4 pointsby zmactep6 hours ago1 comment
  • dalke5 hours ago
    You might mention in other forums, like the RDKit mailing list (though that's almost moribund).

    I looked at the SDF reader, since that's what I know best. I see a few things which look like they need revisiting.

    Line 75 has 'if name == "$$$$" {return self.parse_molecule();}' This isn't correct. This means the record name is "$$$$" (if you are RDKit), or it means the record is in the wrong format (if you are the CTFile specification, which explicitly prohibits that).

    Also, does Rust have tail recursion?
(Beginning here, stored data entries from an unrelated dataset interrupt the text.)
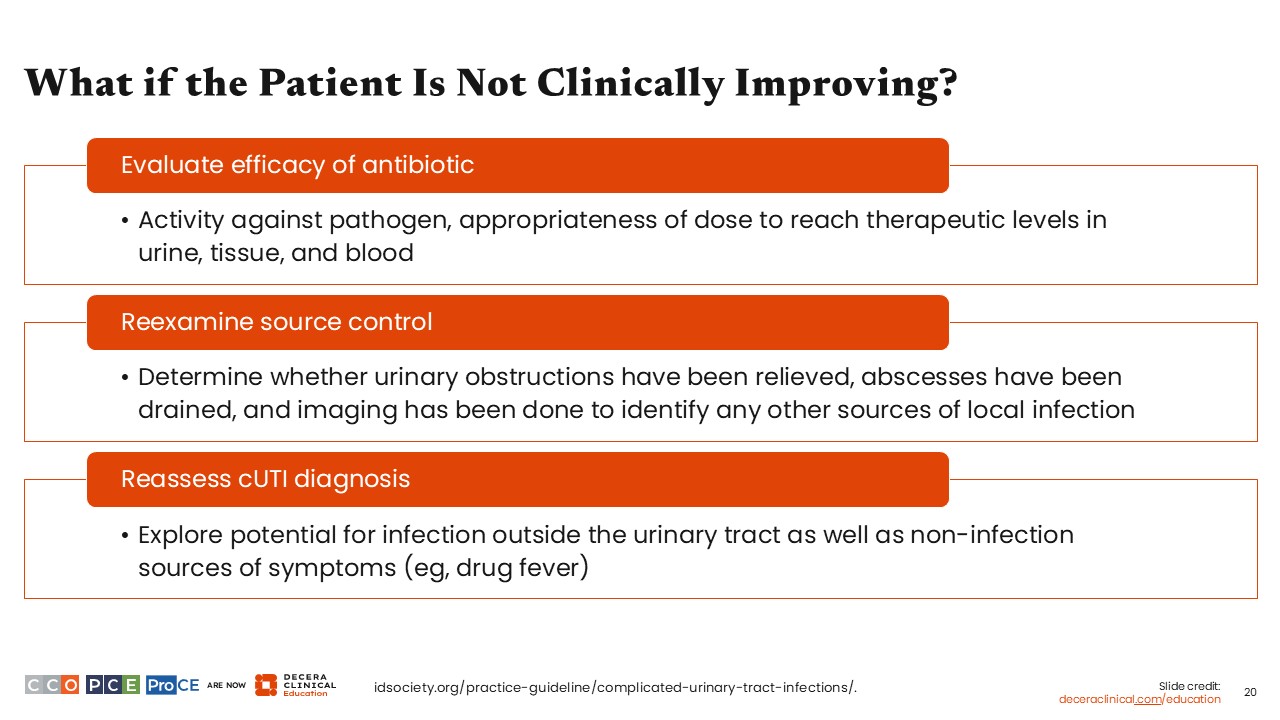 What if the Patient Is Not Clinically Improving?

Evaluate efficacy of antibiotic

• Activity against pathogen, appropriateness of dose to reach therapeutic levels in urine, tissue, and blood

Reexamine source control

• Determine whether urinary obstructions have been relieved, abscesses have been drained, and imaging has been done to identify any other sources of local infection

Reassess cUTI diagnosis

• Explore potential for infection outside the urinary tract as well as non-infection sources of symptoms (eg, drug fever)

CCO PCE ProCE ARE NOW DECERA CLINICAL Education

idsociety.org/practice-guideline/complicated-urinary-tract-infections/.

Slide credit: deceraclinical.com/education

20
If not, the recursive nature of the code makes me think parsing a file containing 1 million lines of the form "$$$$\n" would likely blow the stack.
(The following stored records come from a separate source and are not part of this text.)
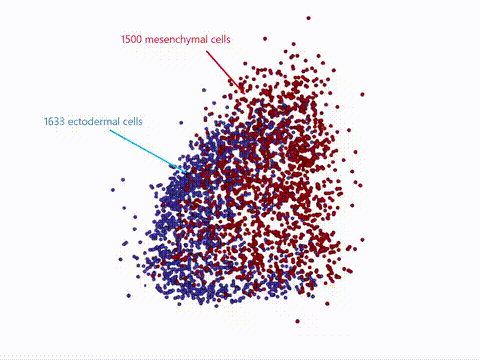 1500 mesenchymal cells

1633 ectodermal cells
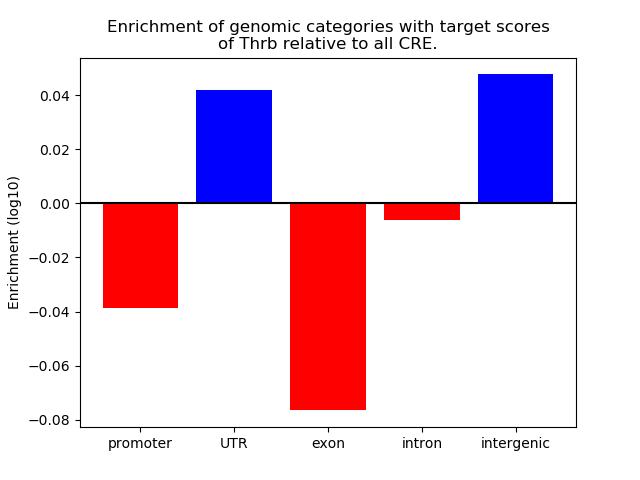 Enrichment of genomic categories with target scores of Thrb relative to all CRE.

Enrichment (log10)

0.04
0.02
0.00
−0.02
−0.04
−0.06
−0.08

promoter
UTR
exon
intron
intergenic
    In principle the version number test for V2000 or V3000 should look at the specific column numbers, and not presence somewhere in the line. Someone like me might place a "V3000" in the obsolete fields, with a "V2000" in the correct vvvvvv field. ;)

    The "Skip to end of molecule" code will break on real-world datasets. One classic problem is a company which used "$", "$$", "$$$" and "$$$$" to indicate cost, stored as tag data like:

      > <price>
      $$$$
    
      $$$$
    
    where the first "$$$$" is part of the data item, and the second "$$$$" is the end of the SD record. This ended up causing a problem when an SDF reader somewhere in their system didn't parse data items correctly. (Another common failure in data item parsing is to ignore the requirement for a newline after the data item.)

    I talk about "$$$$" more at http://www.dalkescientific.com/writings/diary/archive/2020/0... .

    Then there's the "S SKP" field, which you'll almost certainly never see in real life! I've only seen it used in a published example of a JICST extended MOLfile. See http://www.dalkescientific.com/writings/diary/archive/2020/0...

    Please don't let these comments get you down! These details are hard to get, and not obvious. It took me years to learn the rare corner cases.

    I also haven't done molviz since the 1990s, or used PyMol (I was VMD person), so can't say anything about the overall project. We started with GL, and had to port to OpenGL. :)

    PS. A bit of history for you. PyMol's and VMD's selection syntax look similar because both drew on the syntax in Axel Brunger's X-PLOR. Warren DeLano came out of Brunger's lab, and VMD was from Schulten's group, which were X-PLOR users. (Schulten was Brunger's PhD advisor.)